I reviewed Bill Tapply’s book
Trout Eyes when it was first
released. In that review I shared my delight at reading one of the few
genuine, unique voices in contemporary outdoor writing. Like John
Geirarch, Tapply’s words enchant the reader through their simple honesty;
his voice is like the voice of a dear friend, shared on paper.
While surfing the Internet one day, following links to and from the Fly
Fish Ohio website, I came across my review of Trout Eyes reproduced
in its entirety on Bill Tapply’s web site. I was flattered beyond words
and reached out to him to share my delight. What I found was an
angler/writer who was as gracious and generous in his personal
communications as in his professional output. The voice I read in his
books was the same voice I heard in his emails. Bill Tapply and I shared
several email exchanges and he agreed to personalize my copy of Trout
Eyes. I treasure that volume, today even more so, knowing that I’ll
not have the pleasure of another such kindness. Bill Tapply passed away
in July 2009 after a two-year battle with leukemia. His loss will leave a
great, gaping void in the written lexicon of our sport, to say nothing of
our collective humanity.
Every Day Was Special
was completed shortly before Bill Tapply died and has been published
posthumously. It is a fitting coda for a life spent sharing the joys and
satisfactions of time spent afield. This book is a collection of stories
and observations first published in American Angler, Gray’s Sporting
Journal or Field and Stream magazines. In this collection, Tapply shares
memories from his first, formative days on the water; time spent on a
warmwater pond with an old, cane South Bend fly rod and “an old
Pflueger reel wound with a cracked HDH double-taper line, an envelope of
size-6 Eagle Claw bait hooks, a spool of 8-pound monofilament, and a
Campbell’s soup can of freshly dug earthworms.” From there he takes
us on a journey that includes the world-class trout streams of Montana,
the bonefish flats of the Florida Keys, and even to the weedy pockets that
hide pugnacious largemouth bass in Massachusetts’ Charles River. Each of
the thirty essays is as perfectly sparse and wonderfully proportioned as a
classic Catskill dry fly, and equally beautiful.

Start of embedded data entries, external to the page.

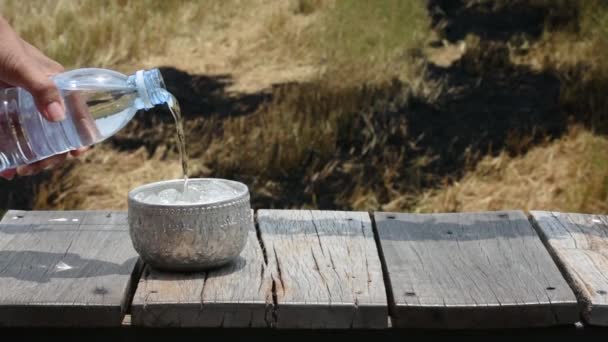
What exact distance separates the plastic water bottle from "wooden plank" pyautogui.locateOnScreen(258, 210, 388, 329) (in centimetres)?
42

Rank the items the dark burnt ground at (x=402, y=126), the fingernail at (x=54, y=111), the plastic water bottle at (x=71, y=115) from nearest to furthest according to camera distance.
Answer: the fingernail at (x=54, y=111) < the plastic water bottle at (x=71, y=115) < the dark burnt ground at (x=402, y=126)

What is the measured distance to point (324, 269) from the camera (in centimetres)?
226

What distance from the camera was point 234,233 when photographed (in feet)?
7.13

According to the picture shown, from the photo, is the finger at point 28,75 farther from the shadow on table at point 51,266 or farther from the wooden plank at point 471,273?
the wooden plank at point 471,273

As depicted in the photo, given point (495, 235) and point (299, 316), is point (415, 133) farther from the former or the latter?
point (299, 316)

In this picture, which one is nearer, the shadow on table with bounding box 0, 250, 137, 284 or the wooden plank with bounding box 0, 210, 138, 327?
the wooden plank with bounding box 0, 210, 138, 327

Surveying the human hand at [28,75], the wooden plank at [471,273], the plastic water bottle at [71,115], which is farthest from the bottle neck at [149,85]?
the wooden plank at [471,273]

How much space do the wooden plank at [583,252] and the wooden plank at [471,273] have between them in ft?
0.09

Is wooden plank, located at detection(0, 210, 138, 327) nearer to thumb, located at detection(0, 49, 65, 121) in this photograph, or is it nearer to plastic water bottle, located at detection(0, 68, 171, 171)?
plastic water bottle, located at detection(0, 68, 171, 171)

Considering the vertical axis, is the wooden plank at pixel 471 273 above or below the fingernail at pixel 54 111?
below

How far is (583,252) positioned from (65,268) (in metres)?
1.10

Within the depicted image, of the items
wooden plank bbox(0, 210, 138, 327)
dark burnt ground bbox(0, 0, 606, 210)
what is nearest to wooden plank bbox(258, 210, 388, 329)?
wooden plank bbox(0, 210, 138, 327)

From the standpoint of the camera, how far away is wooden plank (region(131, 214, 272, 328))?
2045 mm

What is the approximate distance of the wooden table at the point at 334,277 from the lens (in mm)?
2057
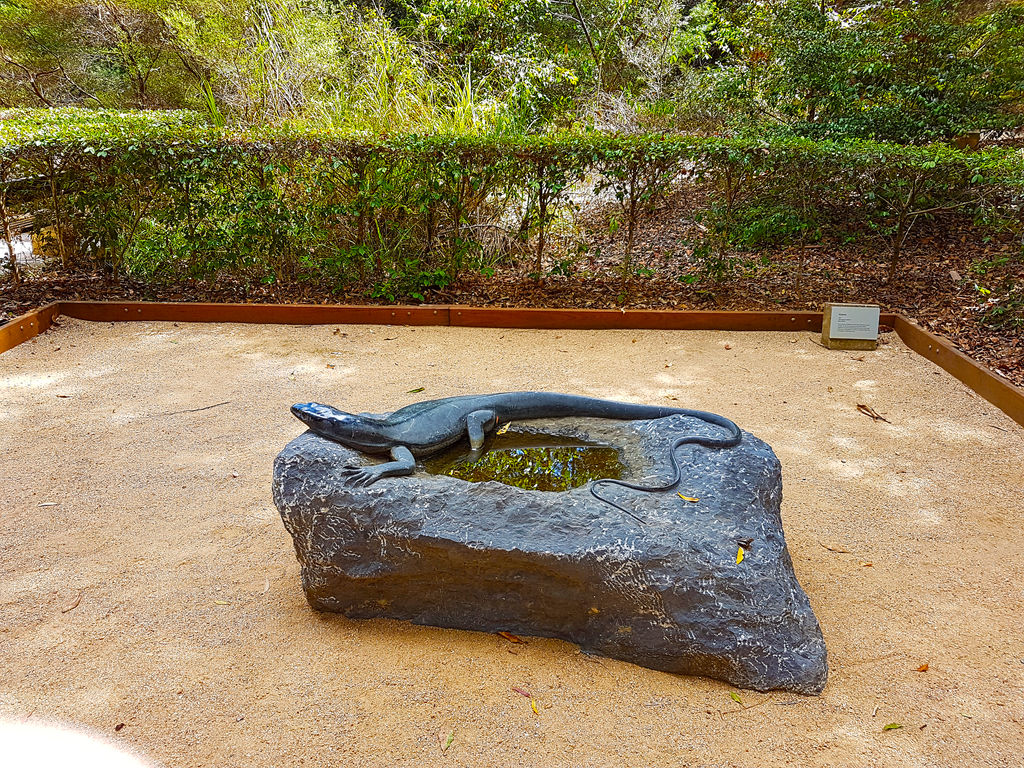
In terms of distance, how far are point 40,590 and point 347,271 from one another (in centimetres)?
516

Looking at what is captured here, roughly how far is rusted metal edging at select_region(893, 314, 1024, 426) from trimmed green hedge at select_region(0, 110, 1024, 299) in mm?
1339

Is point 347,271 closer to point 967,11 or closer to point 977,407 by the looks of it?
point 977,407

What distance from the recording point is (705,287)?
7.86 m

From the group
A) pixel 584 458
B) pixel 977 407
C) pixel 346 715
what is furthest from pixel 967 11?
pixel 346 715

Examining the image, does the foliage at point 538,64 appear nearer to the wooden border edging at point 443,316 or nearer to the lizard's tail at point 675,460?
the wooden border edging at point 443,316

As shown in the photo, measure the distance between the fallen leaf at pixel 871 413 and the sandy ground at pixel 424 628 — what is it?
0.11m

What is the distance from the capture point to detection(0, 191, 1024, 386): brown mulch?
7.35 meters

Having grown up on the South Shore of Massachusetts, I was particularly
taken by Tapply’s New England warmwater recollections. In his words I can
see the very places where I myself first learned to cast a fly. Tapply’s
written voice is so natural and relaxed it comes on like a tale shared
with a familiar fishing partner. Writing about his earliest memories of
casting both flies and worms for bluegill, crappie, bass and suckers he
says; “It took me all of those summers – thousands of hours, I’m sure –
to learn as much about water and fish and fly casting as Lefty Kreh could
probably teach me in a single afternoon. But I learned it all by myself,
by trying and erring repeatedly, and so it felt – it still feels –
hard-earned and important. Most fly fishermen that I know began fly
fishing with, well, with flies, and with fancy equipment, and with helpful
– and often insistent – instruction. That’s their loss, if you ask me.”
Every Day Was Special
is more than a personal memoir. Channeling one final time his undeniable
need to teach, Tapply provides us with fly patterns and tying instructions
that are sure to result in new favorites in our trout boxes. He even
explores some of the history of angling with pieces examining the
contributions of past luminaries like Ray Bergman and Tom Nixon.
This book is a sparkling gem; it’s a read that’s over too fast, but one
that I’m confident will find its way onto my reading list again and again.
It might just be the perfect summer-time read for an addicted angler kept
too long from the water. I know it made a particularly stressful business
trip personally rewarding for me on a level I didn’t expect. There is a
delicate bitterness in knowing that this was Tapply’s final work, but
there is also a true sense of gratitude in knowing that he found fishing
such an important a part of his life that he spent his final months
working to share these words with an appreciative audience. Bill Tapply,
you will be missed. Thank you for this final gift.
Every Day Was Special
is available from Skyhorse Publishing (ISBN 978-1-60239-955-6).